### Given instruction
Take the lines below from the one containing "Amongst the items" through the final line, and present them as a numbered list with blank lines omitted.

### Supplied entries

------------------------------------------------------------

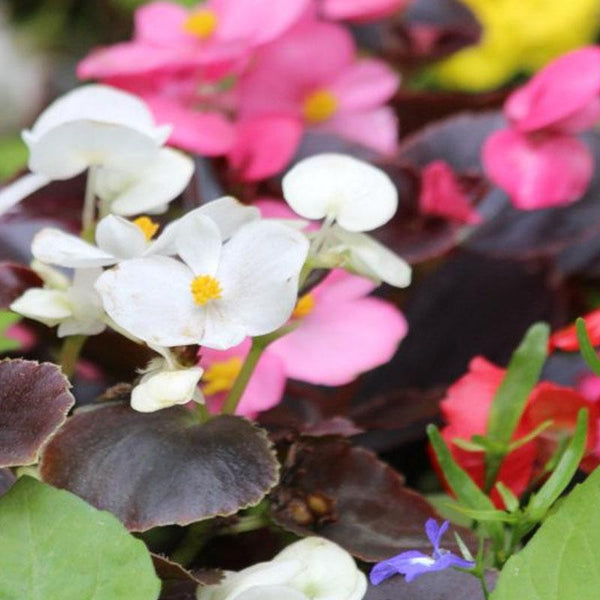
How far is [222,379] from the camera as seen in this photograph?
0.66m

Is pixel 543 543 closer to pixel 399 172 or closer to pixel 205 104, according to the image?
pixel 399 172

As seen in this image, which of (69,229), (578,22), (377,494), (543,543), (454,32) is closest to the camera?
(543,543)

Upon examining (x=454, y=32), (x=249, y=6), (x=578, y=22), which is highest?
(x=249, y=6)

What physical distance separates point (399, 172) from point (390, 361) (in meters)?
0.13

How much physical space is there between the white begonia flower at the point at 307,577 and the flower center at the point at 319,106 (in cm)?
50

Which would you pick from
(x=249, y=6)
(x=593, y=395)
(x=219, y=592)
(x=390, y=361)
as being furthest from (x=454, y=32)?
(x=219, y=592)

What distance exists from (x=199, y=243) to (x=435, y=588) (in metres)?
0.17

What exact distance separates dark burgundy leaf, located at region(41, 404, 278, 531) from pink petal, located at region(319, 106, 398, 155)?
45 centimetres

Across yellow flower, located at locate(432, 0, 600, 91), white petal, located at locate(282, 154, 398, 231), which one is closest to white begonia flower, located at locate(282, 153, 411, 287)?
white petal, located at locate(282, 154, 398, 231)

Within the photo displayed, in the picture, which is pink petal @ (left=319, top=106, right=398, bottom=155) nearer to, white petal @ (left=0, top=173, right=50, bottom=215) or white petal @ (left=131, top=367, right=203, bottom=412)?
white petal @ (left=0, top=173, right=50, bottom=215)

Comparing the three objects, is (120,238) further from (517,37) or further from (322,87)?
(517,37)

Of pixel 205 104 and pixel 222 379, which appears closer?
pixel 222 379

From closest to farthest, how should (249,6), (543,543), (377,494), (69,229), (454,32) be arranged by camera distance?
(543,543) < (377,494) < (69,229) < (249,6) < (454,32)

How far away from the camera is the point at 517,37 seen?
56.2 inches
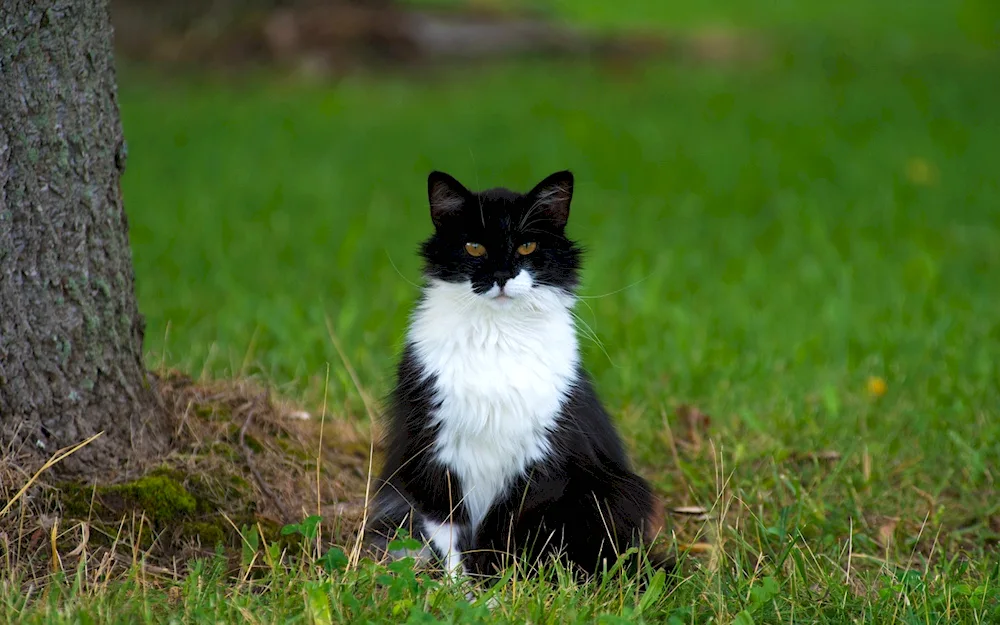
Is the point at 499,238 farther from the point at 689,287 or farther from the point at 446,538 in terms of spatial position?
the point at 689,287

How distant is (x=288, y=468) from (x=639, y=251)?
4205 millimetres

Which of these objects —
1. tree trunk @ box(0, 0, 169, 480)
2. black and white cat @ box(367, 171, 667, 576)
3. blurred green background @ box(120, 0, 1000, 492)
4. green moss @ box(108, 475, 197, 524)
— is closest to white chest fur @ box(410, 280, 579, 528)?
black and white cat @ box(367, 171, 667, 576)

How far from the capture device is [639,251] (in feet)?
25.3

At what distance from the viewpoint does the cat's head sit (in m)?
3.37

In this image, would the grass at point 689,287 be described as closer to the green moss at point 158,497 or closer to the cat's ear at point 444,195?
the green moss at point 158,497

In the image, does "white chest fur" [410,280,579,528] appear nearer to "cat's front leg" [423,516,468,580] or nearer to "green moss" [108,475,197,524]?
"cat's front leg" [423,516,468,580]

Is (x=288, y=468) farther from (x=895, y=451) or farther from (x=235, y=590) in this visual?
(x=895, y=451)

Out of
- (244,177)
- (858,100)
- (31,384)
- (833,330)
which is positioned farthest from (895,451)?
(858,100)

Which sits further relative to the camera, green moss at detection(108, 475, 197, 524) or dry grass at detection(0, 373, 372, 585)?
green moss at detection(108, 475, 197, 524)

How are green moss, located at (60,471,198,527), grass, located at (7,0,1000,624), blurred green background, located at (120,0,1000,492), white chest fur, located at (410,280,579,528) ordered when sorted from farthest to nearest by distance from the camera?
blurred green background, located at (120,0,1000,492), green moss, located at (60,471,198,527), white chest fur, located at (410,280,579,528), grass, located at (7,0,1000,624)

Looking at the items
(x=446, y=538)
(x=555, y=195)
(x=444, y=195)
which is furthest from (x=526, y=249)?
(x=446, y=538)

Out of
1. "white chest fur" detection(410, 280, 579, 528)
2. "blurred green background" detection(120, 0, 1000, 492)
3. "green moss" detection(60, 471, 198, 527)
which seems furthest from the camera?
"blurred green background" detection(120, 0, 1000, 492)

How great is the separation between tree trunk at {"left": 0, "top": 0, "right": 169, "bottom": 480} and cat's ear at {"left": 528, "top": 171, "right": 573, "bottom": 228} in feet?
4.56

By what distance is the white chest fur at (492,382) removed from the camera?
3.30 meters
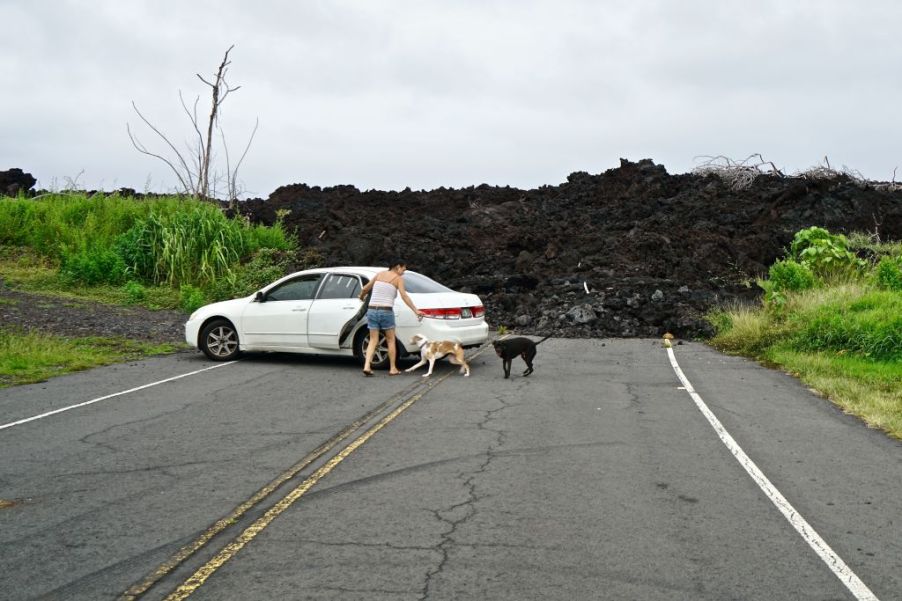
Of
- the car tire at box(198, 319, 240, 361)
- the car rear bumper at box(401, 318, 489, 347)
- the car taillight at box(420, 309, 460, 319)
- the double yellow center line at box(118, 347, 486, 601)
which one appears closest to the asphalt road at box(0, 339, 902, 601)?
the double yellow center line at box(118, 347, 486, 601)

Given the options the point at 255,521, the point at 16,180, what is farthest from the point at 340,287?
the point at 16,180

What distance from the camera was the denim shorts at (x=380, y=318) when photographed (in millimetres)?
13547

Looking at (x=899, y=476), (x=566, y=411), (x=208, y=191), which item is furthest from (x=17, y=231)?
(x=899, y=476)

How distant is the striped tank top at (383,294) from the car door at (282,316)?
177 centimetres

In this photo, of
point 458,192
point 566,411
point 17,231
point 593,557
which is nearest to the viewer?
point 593,557

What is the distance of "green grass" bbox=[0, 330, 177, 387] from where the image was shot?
45.0ft

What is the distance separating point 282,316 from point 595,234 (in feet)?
62.5

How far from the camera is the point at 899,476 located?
7695 mm

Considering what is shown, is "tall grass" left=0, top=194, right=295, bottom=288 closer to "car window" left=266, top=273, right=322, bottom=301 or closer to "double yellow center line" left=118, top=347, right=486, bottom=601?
"car window" left=266, top=273, right=322, bottom=301

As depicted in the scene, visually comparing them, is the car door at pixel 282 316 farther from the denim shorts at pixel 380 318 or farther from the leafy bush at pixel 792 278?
the leafy bush at pixel 792 278

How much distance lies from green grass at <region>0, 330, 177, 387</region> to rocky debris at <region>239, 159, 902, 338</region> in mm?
9734

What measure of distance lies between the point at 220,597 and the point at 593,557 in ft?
7.25

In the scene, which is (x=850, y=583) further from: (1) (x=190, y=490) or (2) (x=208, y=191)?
(2) (x=208, y=191)

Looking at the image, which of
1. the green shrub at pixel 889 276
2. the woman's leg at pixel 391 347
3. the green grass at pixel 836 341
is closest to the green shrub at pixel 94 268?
the woman's leg at pixel 391 347
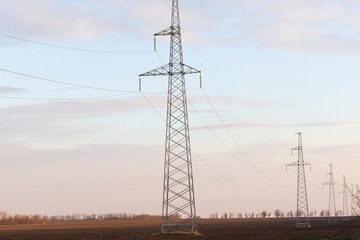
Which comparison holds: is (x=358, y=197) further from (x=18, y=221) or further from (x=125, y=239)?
(x=18, y=221)

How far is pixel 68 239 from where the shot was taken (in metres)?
65.1

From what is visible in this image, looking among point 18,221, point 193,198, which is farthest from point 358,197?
point 18,221

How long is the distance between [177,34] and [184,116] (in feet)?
28.0

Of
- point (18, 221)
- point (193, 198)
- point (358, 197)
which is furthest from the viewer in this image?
point (18, 221)

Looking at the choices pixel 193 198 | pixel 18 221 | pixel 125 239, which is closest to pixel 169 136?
pixel 193 198

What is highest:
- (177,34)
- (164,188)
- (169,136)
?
(177,34)

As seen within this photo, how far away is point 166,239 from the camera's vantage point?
185ft

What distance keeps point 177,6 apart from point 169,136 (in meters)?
12.8

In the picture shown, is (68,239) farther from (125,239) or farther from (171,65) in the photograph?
(171,65)

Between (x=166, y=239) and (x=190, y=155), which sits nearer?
(x=166, y=239)

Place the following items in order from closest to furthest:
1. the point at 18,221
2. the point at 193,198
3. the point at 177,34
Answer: the point at 193,198 < the point at 177,34 < the point at 18,221

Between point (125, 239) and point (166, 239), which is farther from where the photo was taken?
point (125, 239)

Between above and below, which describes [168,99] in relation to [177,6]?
below

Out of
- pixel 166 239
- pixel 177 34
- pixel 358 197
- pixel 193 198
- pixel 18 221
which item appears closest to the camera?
pixel 358 197
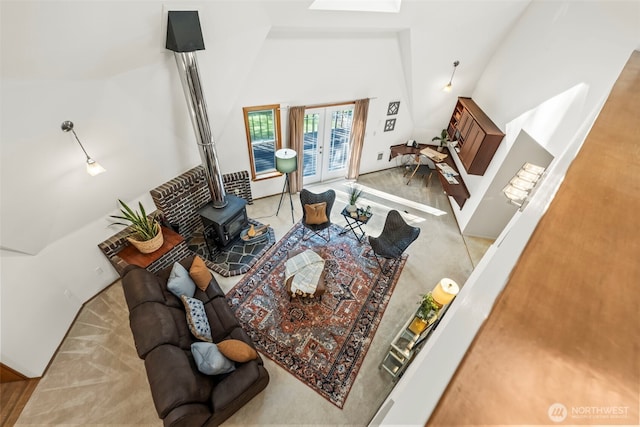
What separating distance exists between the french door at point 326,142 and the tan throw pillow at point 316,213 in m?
1.77

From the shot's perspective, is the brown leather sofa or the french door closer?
the brown leather sofa

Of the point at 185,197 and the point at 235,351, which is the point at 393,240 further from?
the point at 185,197

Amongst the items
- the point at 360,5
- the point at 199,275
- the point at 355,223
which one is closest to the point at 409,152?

------------------------------------------------------------

### Solved problem
1. Amongst the items
2. - the point at 360,5
3. - the point at 199,275
4. - the point at 355,223
5. which one is closest to the point at 409,152?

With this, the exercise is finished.